„Ich soll dir eine Gutenachtgeschichte erzählen?!“ Onkel Klaus kratzt sich am Kinn. Tja, damit hat er nicht gerechnet, als er sich als Baby-Sitter anbot. Er dachte, ein bisschen mit dem Kleinen spielen und dann ab mit ihm ins Bett. Er könnte es sich danach auf dem Sofa gemütlich machen und sich einen Krimi ansehen. Das Kinder-ins-Bett-Bringen sei ja ein Klaks!

Der vierjährige Oliver schaut seinen Onkel erwartungsvoll an. Tante Erika erzählt immer so fantastische Geschichten von Zwergen, die im Berg Gold schürfen und von Pilzen, die sich im Wald bewegen können. Dazu zeigt sie wunderbar farbige Bilder. Weshalb nimmt Onkel Klaus keines der Bücher aus dem Regal?

Onkel Klaus denkt nicht daran, etwas aus einem Bilderbuch zu erzählen. Diese Geschichten kennt er alle nicht. Aber beim Burgenbauen vorhin mit Oliver hat der Kleine von Rittern und Gespenstern erzählt. Wie kommt ein Vierjähriger bloss auf die Idee, dass es Gespenster gäbe?!

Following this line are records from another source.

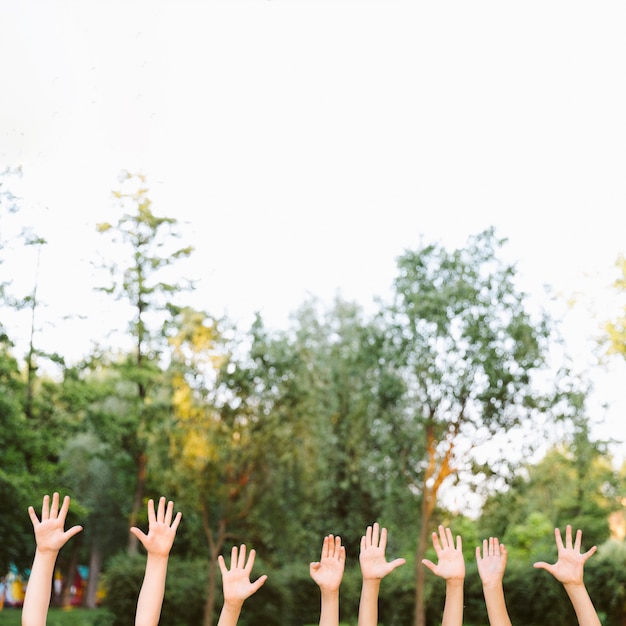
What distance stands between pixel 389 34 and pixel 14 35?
591 cm

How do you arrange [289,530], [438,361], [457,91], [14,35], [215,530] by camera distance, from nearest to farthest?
[14,35] < [457,91] < [438,361] < [289,530] < [215,530]

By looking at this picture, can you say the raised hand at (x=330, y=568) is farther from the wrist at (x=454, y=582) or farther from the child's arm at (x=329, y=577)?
the wrist at (x=454, y=582)

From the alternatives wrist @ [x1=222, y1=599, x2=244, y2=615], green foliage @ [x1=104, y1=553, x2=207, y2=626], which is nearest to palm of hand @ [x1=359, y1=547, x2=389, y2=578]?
wrist @ [x1=222, y1=599, x2=244, y2=615]

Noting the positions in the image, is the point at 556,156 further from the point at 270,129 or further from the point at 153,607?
the point at 153,607

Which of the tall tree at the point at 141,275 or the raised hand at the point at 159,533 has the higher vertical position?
the tall tree at the point at 141,275

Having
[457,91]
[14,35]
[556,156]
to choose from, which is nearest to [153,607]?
[14,35]

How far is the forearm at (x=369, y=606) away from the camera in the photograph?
285 centimetres

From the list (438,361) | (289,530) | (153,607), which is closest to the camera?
(153,607)

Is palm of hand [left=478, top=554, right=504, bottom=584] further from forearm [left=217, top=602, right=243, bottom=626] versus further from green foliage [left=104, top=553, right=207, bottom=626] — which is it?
green foliage [left=104, top=553, right=207, bottom=626]

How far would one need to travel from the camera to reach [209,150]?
15.4m

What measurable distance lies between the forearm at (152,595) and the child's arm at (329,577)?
621 millimetres

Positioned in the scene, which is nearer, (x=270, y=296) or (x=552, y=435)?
(x=552, y=435)

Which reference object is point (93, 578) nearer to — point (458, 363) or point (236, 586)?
point (458, 363)

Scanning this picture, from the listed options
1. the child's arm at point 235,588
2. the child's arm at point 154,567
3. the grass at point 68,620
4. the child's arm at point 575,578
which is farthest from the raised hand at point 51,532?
the grass at point 68,620
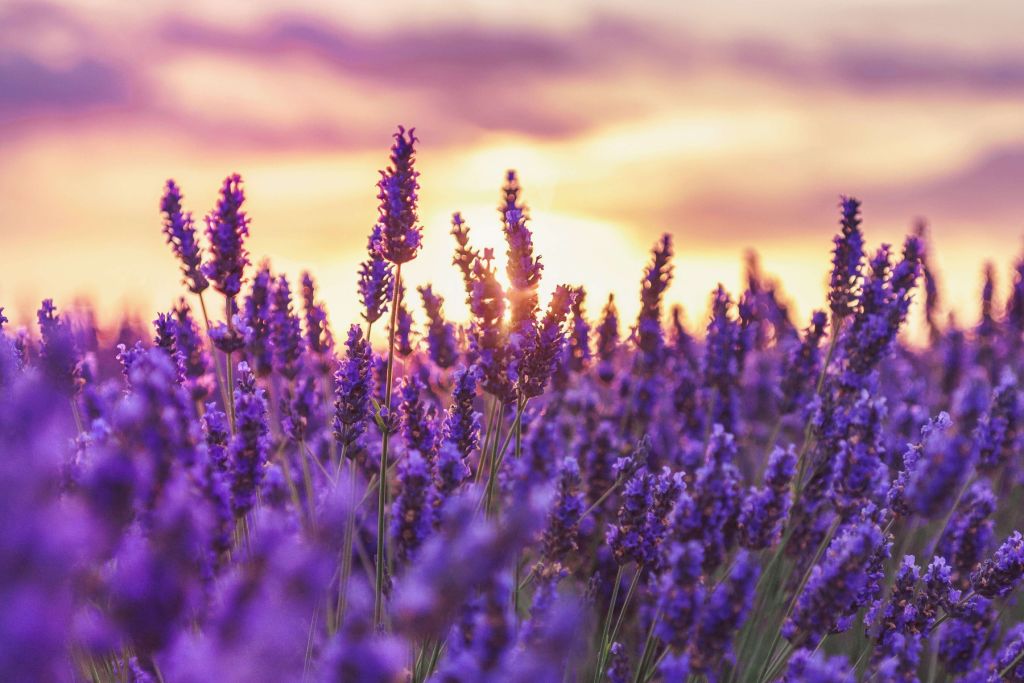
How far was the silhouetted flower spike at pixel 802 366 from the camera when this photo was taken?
4.64 m

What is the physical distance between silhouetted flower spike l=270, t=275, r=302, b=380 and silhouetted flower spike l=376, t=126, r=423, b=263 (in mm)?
669

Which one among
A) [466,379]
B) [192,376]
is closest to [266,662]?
[466,379]

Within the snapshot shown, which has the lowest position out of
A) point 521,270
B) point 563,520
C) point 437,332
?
point 563,520

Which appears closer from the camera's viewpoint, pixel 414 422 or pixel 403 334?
pixel 414 422

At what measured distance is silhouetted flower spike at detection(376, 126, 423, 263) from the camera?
2858mm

„Oliver, hast du schon einmal Gespenster gesehen?“ fragt Onkel Klaus. Eifrig nickt Oliver: „Oh, ja! Die lauern im Schrank hinter den Kleidern!“ Hoppla, mit dieser Antwort hat Onkel Klaus nicht gerechnet. „Hm, was mach ich jetzt?“ fragt er sich. Einfach so tun, als sei dies normal? Und nachfragen, klar. Aber dies muss er nicht, denn Oliver kommt jetzt so richtig in Fahrt: „Immer wenn Mama die Schranktüren aufmacht, dann verstecken sie sich. Normalerweise schwirren sie im Kasten umher. Sie stehlen Strümpfe und Pullover.“ - „Wozu sollten Gespenster Strümpfe und Pullover stehlen?“ wundert sich Onkel Klaus. „Mein Pullover mit dem Feuerwehrauto darauf ist weg! Den haben die Gespenster gestohlen.“ Oliver ist davon überzeugt.

Auch Onkel Klaus kennt diesen Pulli. Das war stets der Lieblingspulli von Oliver. Tante Erika hat ihm den zum zweiten Geburtstag geschenkt. „Oliver, du bist inzwischen zu gross für diesen Pullover. Der passt doch einem so grossen Jungen wie dir nicht mehr. Gewiss hat ihn deine Mutter weggegeben.“ Doch das kann Oliver nicht überzeugen. Er beharrt darauf, dass ihn die Gespenster genommen hätten.

Da muss eine andere Strategie her: Onkel Klaus öffnet kurzentschlossen den Kleiderschrank. Oliver schreit laut auf: „Nein, nicht! In der Nacht kommen sie heraus. Nur bei Tageslicht verstecken sie sich zuhinterst im Kasten! Jetzt kannst du sie nicht mehr hineinscheuchen!“ Nichts hält den Jungen mehr im Zimmer zurück. Er klammert sich an Onkel Klaus und zerrt ihn zur Türe. Nichts wie raus hier!

Onkel Klaus schlägt rasch die Türe hinter sich zu. Im Flur atmet er tief durch. Oliver weint immer noch. Er presst sich an seinen Onkel: „Nein, ins Zimmer gehe ich nicht mehr zurück!“ Zur Beruhigung trinken sie beide eine warme Ovomaltine.

Und nun? Im Zimmer der Eltern findet Onkel Klaus eine warme Decke. Er kuschelt sich zusammen mit Oliver darin auf dem Sofa ein. So haben sie es schon in den lauen Sommernächten draussen auf der Gartenschaukel getan. Oliver erinnert sich gut daran. Damals sah er den Sternenhimmel über sich. Und er träumte vom Fliegen.

Onkel Klaus ist froh, dass das Thema Gespenster vergessen ist und entwirft mit seinem Neffen neue Flugobjekte. Diese schrauben sich höher und höher in den Himmel bis sie dem Auge plötzlich entschwunden sind. Oliver ist einer der Piloten und er besteht kühne Abenteuer.

Das gleichmässige Atmen von Oliver verrät Onkel Klaus, dass der Kleine endlich sanft eingeschlafen ist. Er getraut sich nicht, Oliver zurück ins Zimmer zu tragen. Er hält seinen Neffen immer noch eng im Arm. Er schliesst seine Augen und seufzt leise. Heute muss er wohl auf seinen Krimi-Abend vor dem Fernsehen verzichten. Aber man erlebt ja nicht jeden Abend eine Gespenster-Jagd, oder?